[Google Question][LeetCode] Course Schedule II

Problem: There are a total of n courses you have to take labelled from 0 to n - 1. Some courses may have prerequisites, for example, if prerequisites[i] = [ai, bi] this means you must take the course bi before the course ai.

Given the total number of courses numCourses and a list of the prerequisite pairs, return the ordering of courses you should take to finish all courses.

If there are many valid answers, return any of them. If it is impossible to finish all courses, return an empty array.

Example:

Input: numCourses = 2, prerequisites = [[1,0]]
Output: [0,1]
Explanation: There are a total of 2 courses to take. To take course 1 you should have finished course 0. So the correct course order is [0,1].

Input: numCourses = 4, prerequisites = [[1,0],[2,0],[3,1],[3,2]]
Output: [0,2,1,3]
Explanation: There are a total of 4 courses to take. To take course 3 you should have finished both courses 1 and 2. Both courses 1 and 2 should be taken after you finished course 0.
So one correct course order is [0,1,2,3]. Another correct ordering is [0,2,1,3].
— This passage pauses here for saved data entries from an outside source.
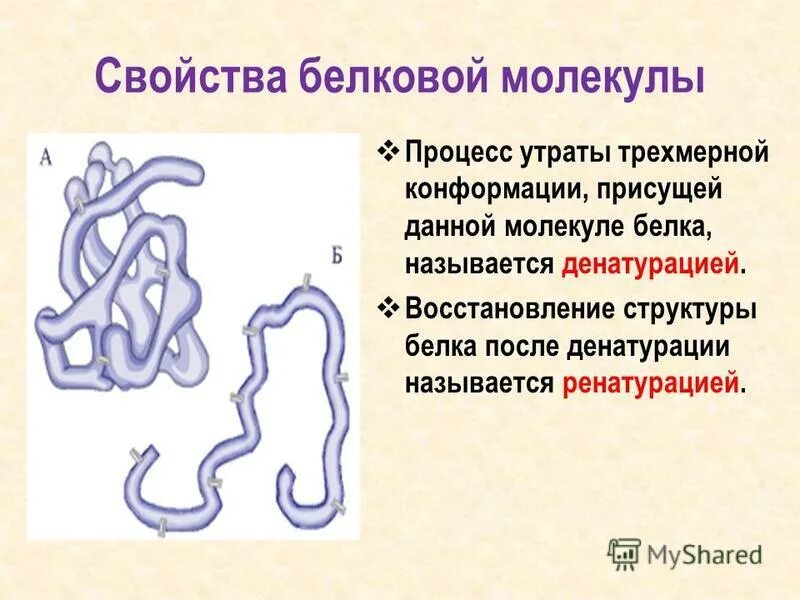 Свойства белковой молекулы

А

Б

❖ Процесс утраты трехмерной конформации, присущей данной молекуле белка, называется денатурацией.

❖ Восстановление структуры белка после денатурации называется ренатурацией.

MyShared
Input: numCourses = 1, prerequisites = []
Output: [0]

Approach:  Basically if you see it is clear example of Topological Sorting. We just need to take care of cycles in the Graph as if there is a cycle exits that means all the course can't be finished. Here are the two steps which we need to take:

1. Build a directed graph using prerequisites. If a prerequisite is [1, 0] that means there is an edge from a node with value 0 to node with value 1.
2. Topological sort.

That's all!

 

Implementation in C#:

    public int[] FindOrder(int numCourses, int[][] prerequisites) 

    {

        var graph = this.BuildGraph(numCourses, prerequisites);

        bool[] visited = new bool[numCourses];

        Stack<int> stack = new Stack<int>();

        for (int i = 0; i < numCourses; ++i)

        {

            if (!visited[i])

            {

                bool[] onCycle = new bool[numCourses];

                bool isCycle = false;

                this.TopologicalSort(i, graph, visited, stack, onCycle, ref isCycle);

                

                if (isCycle)

                {

                    return new int[] {};

                }

            }

        }        

        int[] courseOrder = new int[numCourses];

        for (int i = 0; i < numCourses; ++i)

        {

            courseOrder[i] = stack.Pop();

        }        

        return courseOrder;

    }

    

    private void TopologicalSort(int course, Dictionary<int, List<int>> graph, bool[] visited, Stack<int> stack, bool[] onCycle, ref bool isCycle)

    {

        if (isCycle)

        {

            return;

        }

        visited[course] = true;

        onCycle[course] = true;        

        foreach (int child in graph[course])

        {

            if (onCycle[child])

            {

                isCycle = true;

                return;

            }            

            if (!visited[child])

            {

                this.TopologicalSort(child, graph, visited, stack, onCycle, ref isCycle);

            }

        }

        onCycle[course] = false;

        stack.Push(course);

    }

    

    private Dictionary<int, List<int>> BuildGraph(int numCourses, int[][] prerequisites)

    {

        var graph = this.InitializeGraph(numCourses);

        foreach (var prerequisite in prerequisites)

        {

            graph[prerequisite[1]].Add(prerequisite[0]);

        }

        return graph;

    }

    

    private Dictionary<int, List<int>> InitializeGraph(int numCourses)

    {

        var graph = new Dictionary<int, List<int>>();

        for (int i = 0; i < numCourses; ++i)

        {

            graph[i] = new List<int>();

        }

        return graph;

    }

Complexity: O(V + E) where is V is the number of nodes and E is the number of Edges.